START Materials provided

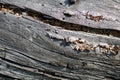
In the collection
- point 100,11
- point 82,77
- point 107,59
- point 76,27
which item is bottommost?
point 82,77

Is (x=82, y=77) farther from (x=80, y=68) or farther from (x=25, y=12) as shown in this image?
(x=25, y=12)

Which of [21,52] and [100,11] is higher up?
[100,11]

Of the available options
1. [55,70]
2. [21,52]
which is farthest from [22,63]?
[55,70]
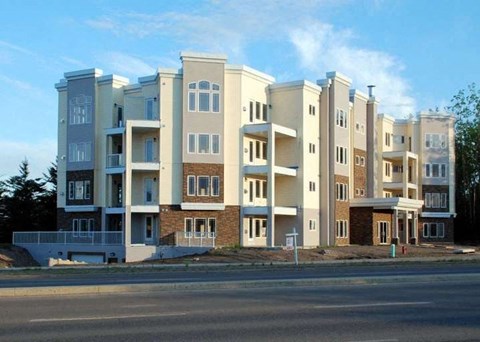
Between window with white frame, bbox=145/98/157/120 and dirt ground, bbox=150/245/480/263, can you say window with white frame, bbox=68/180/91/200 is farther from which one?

END Materials provided

== Written exercise ==
Please rewrite all of the material above, replacing "window with white frame" with "white-framed window" and leaving everything else unchanged. Omit the pictures from your answer.

== Solution for this problem ==
In the collection
- point 100,11
- point 82,77
- point 107,59
- point 76,27
which item is bottommost?
point 82,77

Is (x=82, y=77) farther from (x=80, y=68) or farther from (x=25, y=12) as shown in this image?
(x=25, y=12)

Which of [21,52] and [100,11] is higher up?
[100,11]

Of the available options
1. [55,70]
2. [21,52]
which is farthest from [22,63]?
[55,70]
Between white-framed window, bbox=145/98/157/120 and dirt ground, bbox=150/245/480/263, can you say white-framed window, bbox=68/180/91/200 is farther from which one?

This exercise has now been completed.